Required task a:
According to the glacier text, when did most of the remaining ice tongue calve?

Text extract:
Further inland, the calculated backforce reduction decreases to 800 GN, 50 km inland from the grounding line. This may be partly due to the simplifying assumption of constant glacier width. However, although earlier observations (Reference Fastook, Brecher and HughesFastook and others, 1995) show that tributaries join the main glacier trunk, the resulting glacier widening is comparatively minor over the region studied here. Consequently, much of the decrease in backforce reduction probably results from an increase in resisting forces F d and F m as glacier speed increased. Assuming it to be solely caused by increasing marginal shear, we can use Equations (6) and (7) to estimate a value of B ~ 300kPa a1/3 for marginal ice (corresponding to an ice temperature of –6°C), that best fits the decrease in backforce reduction if B is constant along the glacier margins (Fig. 2d). This is substantially higher than the value calculated above for the margins of the floating ice tongue, but is consistent with upstream decrease in shear strain rates, and therefore in strain softening. Moreover, this estimate represents a maximum value because I have not included the effects of upstream glacier widening nor those of increasing basal shear stresses as velocities increase. Estimates of marginal shear stress from Equation (6) increase from 250 kPa at the inland end of the survey to about 500 kPa 10 km inland from the grounding line. Assuming that driving stresses (τ d ~ product of ρ i gH i and surface slope), summed across the 5 km wide glacier, are balanced by basal (τ b) and marginal (τ m )) shear stresses, we can write:
5000 τd ~ 5000 τb + 2H iτ m.
Solution of this equation along the glacier shows τ b to be approximately constant at 50 kPa, far less than marginal shear stresses, supporting the assumption that stretching of the glacier can be approximated by ice-shelf dynamics.
Calving of most of the remaining ice tongue, in April 2003, should have resulted in additional backforce reduction and continued glacier thinning. Consequently, there is a strong probability of grounding-line retreat over part of the 15–20 km of glacier bed that slopes uphill in the direction of motion (Fig. 2a). However, ice-surface elevations are far above those representing hydrostatic equilibrium, so substantial retreat would require continued thinning for decades. Moreover, the glacier could establish a new force balance quite rapidly if a new floating tongue forms in the embayment created by retreat of the grounding line of the southern glacier trunk.

Data for the task:
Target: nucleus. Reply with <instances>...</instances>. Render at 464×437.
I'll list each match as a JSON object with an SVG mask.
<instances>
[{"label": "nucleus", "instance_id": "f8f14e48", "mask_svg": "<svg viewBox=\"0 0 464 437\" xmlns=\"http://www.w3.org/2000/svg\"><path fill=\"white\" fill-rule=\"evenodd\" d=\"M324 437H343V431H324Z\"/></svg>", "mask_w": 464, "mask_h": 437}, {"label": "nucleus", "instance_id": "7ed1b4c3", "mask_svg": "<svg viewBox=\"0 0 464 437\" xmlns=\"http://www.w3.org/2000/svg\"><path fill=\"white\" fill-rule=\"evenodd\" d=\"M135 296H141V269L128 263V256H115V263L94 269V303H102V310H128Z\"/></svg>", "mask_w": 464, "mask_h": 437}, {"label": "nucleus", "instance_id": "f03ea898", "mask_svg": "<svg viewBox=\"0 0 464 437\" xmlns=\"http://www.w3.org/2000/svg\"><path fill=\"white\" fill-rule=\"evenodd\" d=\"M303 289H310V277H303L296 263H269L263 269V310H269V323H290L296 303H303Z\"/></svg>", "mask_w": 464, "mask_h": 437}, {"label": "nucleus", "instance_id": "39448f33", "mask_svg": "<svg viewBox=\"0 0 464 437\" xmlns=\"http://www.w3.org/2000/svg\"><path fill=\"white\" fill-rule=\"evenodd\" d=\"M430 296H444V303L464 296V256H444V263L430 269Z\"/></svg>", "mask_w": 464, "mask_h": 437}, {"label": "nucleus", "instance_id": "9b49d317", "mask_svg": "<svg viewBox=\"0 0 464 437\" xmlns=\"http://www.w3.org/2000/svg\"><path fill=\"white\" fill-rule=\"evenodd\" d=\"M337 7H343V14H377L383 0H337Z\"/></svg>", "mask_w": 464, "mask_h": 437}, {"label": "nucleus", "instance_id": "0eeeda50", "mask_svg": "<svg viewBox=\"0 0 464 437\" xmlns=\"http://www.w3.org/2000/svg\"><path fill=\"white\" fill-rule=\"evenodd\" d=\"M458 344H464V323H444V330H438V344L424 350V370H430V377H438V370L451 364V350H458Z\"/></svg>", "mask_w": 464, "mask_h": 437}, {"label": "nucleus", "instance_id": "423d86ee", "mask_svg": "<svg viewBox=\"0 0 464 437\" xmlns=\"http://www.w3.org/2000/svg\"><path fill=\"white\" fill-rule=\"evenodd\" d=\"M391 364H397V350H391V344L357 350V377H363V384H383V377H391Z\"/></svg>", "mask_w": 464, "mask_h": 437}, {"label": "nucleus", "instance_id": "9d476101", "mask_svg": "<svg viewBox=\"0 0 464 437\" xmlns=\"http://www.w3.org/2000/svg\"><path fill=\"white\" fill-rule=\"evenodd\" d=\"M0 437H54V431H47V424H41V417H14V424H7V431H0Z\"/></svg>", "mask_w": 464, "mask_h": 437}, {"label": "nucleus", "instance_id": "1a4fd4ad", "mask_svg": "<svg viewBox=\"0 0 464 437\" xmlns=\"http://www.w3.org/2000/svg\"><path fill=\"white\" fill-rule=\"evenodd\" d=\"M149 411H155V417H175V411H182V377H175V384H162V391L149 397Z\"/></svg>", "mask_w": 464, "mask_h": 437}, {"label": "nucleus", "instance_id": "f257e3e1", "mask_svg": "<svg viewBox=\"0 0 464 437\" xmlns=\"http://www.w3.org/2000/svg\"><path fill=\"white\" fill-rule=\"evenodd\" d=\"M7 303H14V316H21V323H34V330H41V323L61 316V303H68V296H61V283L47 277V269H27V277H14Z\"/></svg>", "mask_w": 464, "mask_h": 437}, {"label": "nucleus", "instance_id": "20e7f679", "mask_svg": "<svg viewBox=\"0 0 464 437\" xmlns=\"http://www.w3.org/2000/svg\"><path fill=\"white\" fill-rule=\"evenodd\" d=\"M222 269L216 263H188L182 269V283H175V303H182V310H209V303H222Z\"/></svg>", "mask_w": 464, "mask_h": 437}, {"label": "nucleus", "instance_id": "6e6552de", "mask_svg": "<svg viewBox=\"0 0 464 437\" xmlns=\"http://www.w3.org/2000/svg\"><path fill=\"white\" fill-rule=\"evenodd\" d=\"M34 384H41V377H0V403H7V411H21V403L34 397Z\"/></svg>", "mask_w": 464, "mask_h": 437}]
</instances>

Required task b:
Pick out every line of the rows that contains the string "with".

Expected answer a:
April 2003

Expected answer b:
Target: nucleus. Reply with <instances>...</instances>. Render at 464×437.
I'll list each match as a JSON object with an SVG mask.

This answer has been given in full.